Görev amacı: Aşağıdaki kayıtlarda yer alan tüm satırları hiçbir değişiklik yapmadan yazdırın.

Saklanan kayıtlar
-*-*-

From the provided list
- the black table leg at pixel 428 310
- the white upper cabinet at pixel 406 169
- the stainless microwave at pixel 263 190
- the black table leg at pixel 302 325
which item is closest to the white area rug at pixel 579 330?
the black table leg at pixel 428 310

-*-*-

Eksiksiz yanıt:
From the provided list
- the black table leg at pixel 428 310
- the white upper cabinet at pixel 406 169
- the stainless microwave at pixel 263 190
- the black table leg at pixel 302 325
which item is closest to the white area rug at pixel 579 330?
the black table leg at pixel 428 310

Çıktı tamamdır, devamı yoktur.